## Exercise passage
By 1750 Gist had settled in northern North Carolina, near the Yadkin River. One of his neighbors was the noted frontiersman Daniel Boone. During that same year, the Ohio Company hired Gist, for £150, to explore the country of the Ohio River as far as the Falls of the Ohio, and endear himself to the Native Americans along the way. He was in Muskingum on Christmas Day of 1750 where he celebrated with some local indigenous people a religious ceremony with readings from the Church of England. This is believed to be the first Protestant religious service in the present state of Ohio. That winter Gist mapped the Ohio countryside between the Lenape (Delaware) village of Shannopin's Town, site of present-day Pittsburgh, to the Great Miami River in present-day western Ohio. Gist was received well at Pickawillany when he arrived during February 1751, and strengthened the alliance between the Native American chief Memeskia and British interests against the expanding French colonies. From there he crossed into Kentucky accompanied by a black servant and returned to his home along the Yadkin.

When Gist returned to North Carolina, he found that his family had fled to Roanoke, Virginia, because of Indian attacks. He rejoined them. During the summer of 1751 he again went west to explore the Pennsylvania and western Virginia (present day West Virginia), country south of the Ohio River.

During 1753 Gist again returned to the Ohio Country, this time accompanying George Washington. Robert Dinwiddie, the governor of Virginia, sent Washington to Fort Le Boeuf to deliver a message to the French demanding they leave the Ohio Country. (The French were constructing forts in the Ohio Country to prevent the Thirteen Colonies from expanding there; they ignored Dinwiddie's letter.) Washington took (now Lieutenant) Gist along as his guide. They traveled on the Venango Path through the Ohio Country, stopping at Logstown on their way to the fort. During the trip, Gist earned his place in history by twice saving the young Washington's life: first, from an attempted assault by a hostile Native American; and, second, by pulling Washington from the freezing Allegheny River after Washington had fallen off of a makeshift raft.

===French and Indian War service===
During 1754, Washington, Gist, and a detachment of the Virginia Regiment attempted to drive the French from the region. At the Battle of Fort Necessity on July 3, 1754, the French army routed the Virginia militia. This was the beginning of the French and Indian War, a part of the Seven Years' War between France and Britain. Gist owned land near the present city of Uniontown, Pennsylvania. He named it Gist's Plantation and began to build a town there. At the outset of the war, the French burned all the buildings. Gist was a member of the Braddock Expedition during 1755 when it was defeated by the French and their Native American allies.

## Source material
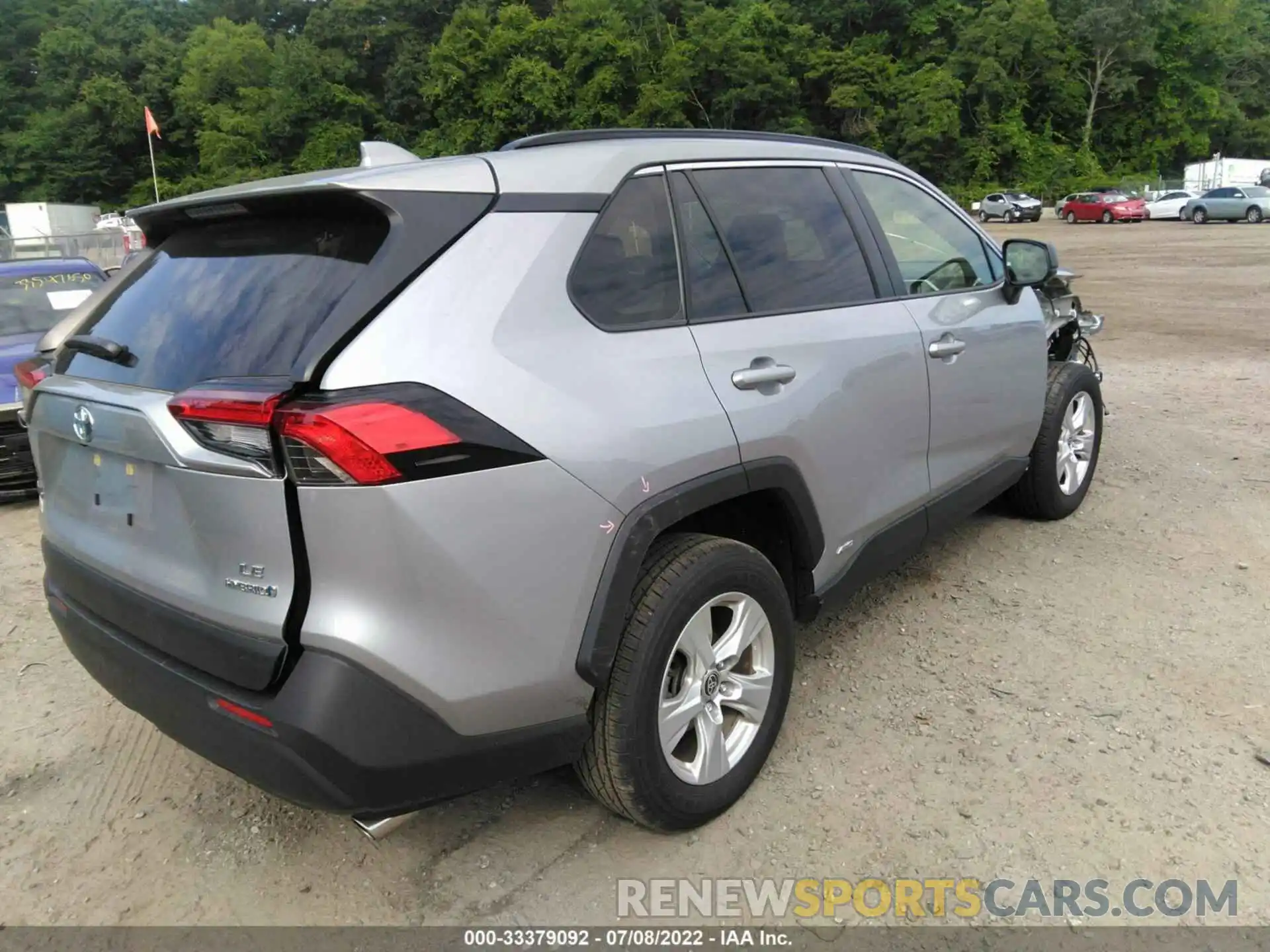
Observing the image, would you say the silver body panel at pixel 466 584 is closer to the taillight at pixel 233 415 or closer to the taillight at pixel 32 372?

--

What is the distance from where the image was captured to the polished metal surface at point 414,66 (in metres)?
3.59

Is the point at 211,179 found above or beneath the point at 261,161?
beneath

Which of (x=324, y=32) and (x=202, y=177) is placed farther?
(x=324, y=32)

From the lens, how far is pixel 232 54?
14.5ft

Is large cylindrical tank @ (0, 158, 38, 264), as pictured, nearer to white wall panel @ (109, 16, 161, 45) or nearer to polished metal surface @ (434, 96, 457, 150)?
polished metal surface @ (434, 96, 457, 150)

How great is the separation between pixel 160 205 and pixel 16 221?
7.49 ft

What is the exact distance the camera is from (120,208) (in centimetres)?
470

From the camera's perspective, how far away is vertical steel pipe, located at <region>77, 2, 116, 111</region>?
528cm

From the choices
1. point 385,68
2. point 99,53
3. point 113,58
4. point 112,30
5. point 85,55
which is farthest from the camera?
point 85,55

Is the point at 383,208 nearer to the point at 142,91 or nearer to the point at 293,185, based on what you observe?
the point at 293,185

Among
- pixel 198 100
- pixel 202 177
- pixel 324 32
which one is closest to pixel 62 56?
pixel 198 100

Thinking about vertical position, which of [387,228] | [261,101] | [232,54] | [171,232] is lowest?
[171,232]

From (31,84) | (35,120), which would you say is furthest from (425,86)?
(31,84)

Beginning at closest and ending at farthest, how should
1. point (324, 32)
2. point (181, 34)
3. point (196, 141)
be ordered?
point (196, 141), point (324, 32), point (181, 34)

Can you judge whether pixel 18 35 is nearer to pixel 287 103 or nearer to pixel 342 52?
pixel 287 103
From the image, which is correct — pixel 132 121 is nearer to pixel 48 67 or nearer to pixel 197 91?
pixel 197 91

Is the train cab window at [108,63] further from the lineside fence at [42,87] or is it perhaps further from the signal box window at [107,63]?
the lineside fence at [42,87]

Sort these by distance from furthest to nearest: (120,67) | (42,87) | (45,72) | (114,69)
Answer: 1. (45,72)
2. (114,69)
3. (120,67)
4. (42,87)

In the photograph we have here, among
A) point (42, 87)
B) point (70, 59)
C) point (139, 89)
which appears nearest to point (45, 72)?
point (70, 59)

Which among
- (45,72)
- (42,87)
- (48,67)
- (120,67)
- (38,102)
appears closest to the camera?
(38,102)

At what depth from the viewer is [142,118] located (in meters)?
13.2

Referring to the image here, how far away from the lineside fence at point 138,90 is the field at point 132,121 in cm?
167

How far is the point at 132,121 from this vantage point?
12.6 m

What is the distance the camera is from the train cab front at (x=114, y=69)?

...

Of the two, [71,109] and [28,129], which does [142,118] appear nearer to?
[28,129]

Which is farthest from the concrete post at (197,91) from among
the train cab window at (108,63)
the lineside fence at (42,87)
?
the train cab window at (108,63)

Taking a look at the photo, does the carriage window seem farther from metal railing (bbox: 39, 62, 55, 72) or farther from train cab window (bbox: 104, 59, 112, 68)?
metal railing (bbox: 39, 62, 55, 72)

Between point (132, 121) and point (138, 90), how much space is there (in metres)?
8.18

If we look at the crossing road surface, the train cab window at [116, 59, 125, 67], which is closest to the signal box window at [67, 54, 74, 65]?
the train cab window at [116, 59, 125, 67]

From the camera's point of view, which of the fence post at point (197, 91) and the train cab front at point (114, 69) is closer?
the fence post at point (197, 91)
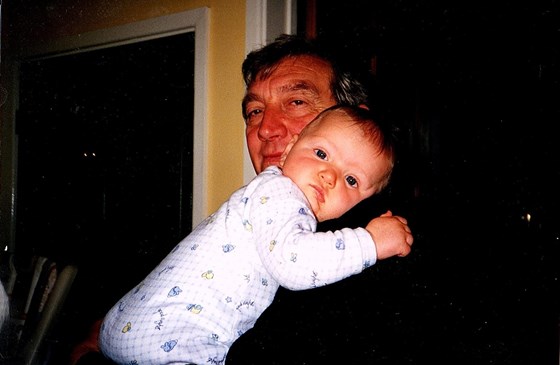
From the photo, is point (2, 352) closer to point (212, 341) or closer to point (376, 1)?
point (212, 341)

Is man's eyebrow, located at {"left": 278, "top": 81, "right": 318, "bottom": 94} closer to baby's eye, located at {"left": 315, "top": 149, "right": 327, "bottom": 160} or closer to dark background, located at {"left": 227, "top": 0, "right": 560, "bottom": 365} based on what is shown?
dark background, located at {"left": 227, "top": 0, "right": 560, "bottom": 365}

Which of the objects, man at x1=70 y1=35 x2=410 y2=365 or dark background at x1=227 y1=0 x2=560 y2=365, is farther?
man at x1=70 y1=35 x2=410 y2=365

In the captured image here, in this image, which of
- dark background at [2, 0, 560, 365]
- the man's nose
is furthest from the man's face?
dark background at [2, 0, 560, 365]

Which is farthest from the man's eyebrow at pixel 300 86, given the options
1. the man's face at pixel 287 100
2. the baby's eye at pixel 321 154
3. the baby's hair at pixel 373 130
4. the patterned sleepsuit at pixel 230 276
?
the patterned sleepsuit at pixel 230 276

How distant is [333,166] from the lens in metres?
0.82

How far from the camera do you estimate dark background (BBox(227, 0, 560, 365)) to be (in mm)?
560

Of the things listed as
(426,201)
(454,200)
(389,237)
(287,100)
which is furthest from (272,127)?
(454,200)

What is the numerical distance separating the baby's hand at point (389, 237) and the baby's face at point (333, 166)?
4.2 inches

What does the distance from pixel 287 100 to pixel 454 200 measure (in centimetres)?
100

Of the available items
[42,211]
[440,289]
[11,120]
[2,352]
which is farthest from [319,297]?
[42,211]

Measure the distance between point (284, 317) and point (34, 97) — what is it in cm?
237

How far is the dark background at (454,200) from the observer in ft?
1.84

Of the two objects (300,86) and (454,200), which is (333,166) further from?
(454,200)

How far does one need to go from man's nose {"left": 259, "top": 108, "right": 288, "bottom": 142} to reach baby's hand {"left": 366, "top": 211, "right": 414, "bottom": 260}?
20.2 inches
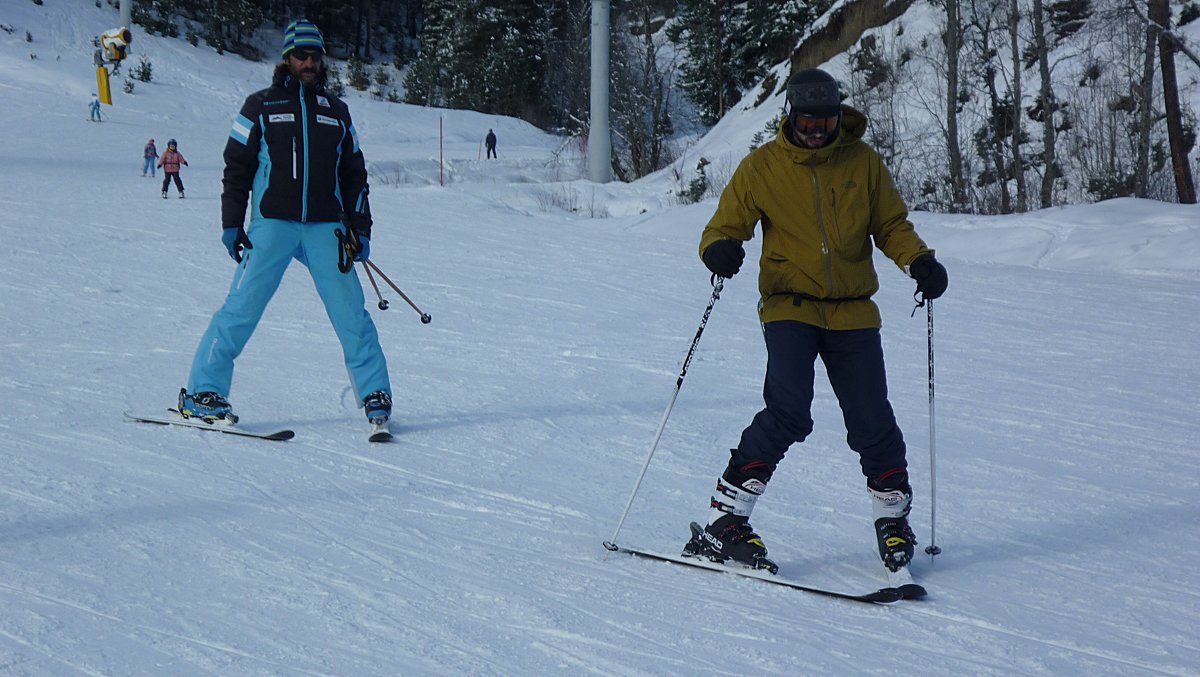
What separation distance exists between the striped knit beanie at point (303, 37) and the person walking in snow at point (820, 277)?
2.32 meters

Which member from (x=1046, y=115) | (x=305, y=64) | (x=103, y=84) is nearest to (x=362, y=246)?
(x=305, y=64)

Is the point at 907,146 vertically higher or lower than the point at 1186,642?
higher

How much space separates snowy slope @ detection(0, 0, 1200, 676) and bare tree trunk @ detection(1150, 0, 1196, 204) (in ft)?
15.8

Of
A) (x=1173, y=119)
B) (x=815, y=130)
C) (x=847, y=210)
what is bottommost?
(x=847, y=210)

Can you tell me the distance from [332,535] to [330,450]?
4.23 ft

## Tasks
1. Turn the paragraph in the passage about Gist that begins "During 1753 Gist again returned" into a short list that keeps its main facts.
2. Copy the part of the passage about Gist that starts at "During 1753 Gist" and ends at "a makeshift raft.".
Work only from the passage about Gist.

## Per-task answers
1.
- In 1753 Gist went back to the Ohio Country with George Washington, who took Gist, now a lieutenant, along as his guide.
- Robert Dinwiddie, governor of Virginia, had sent Washington to Fort Le Boeuf with a message demanding that the French leave the Ohio Country.
- The French were building forts there to keep the Thirteen Colonies from expanding, and they ignored the letter.
- The two traveled the Venango Path and stopped at Logstown on the way to the fort.
- Gist saved Washington's life twice: once from an attempted assault by a hostile Native American, and once by pulling him out of the freezing Allegheny River after he fell off a makeshift raft.

2.
During 1753 Gist again returned to the Ohio Country, this time accompanying George Washington. Robert Dinwiddie, the governor of Virginia, sent Washington to Fort Le Boeuf to deliver a message to the French demanding they leave the Ohio Country. (The French were constructing forts in the Ohio Country to prevent the Thirteen Colonies from expanding there; they ignored Dinwiddie's letter.) Washington took (now Lieutenant) Gist along as his guide. They traveled on the Venango Path through the Ohio Country, stopping at Logstown on their way to the fort. During the trip, Gist earned his place in history by twice saving the young Washington's life: first, from an attempted assault by a hostile Native American; and, second, by pulling Washington from the freezing Allegheny River after Washington had fallen off of a makeshift raft.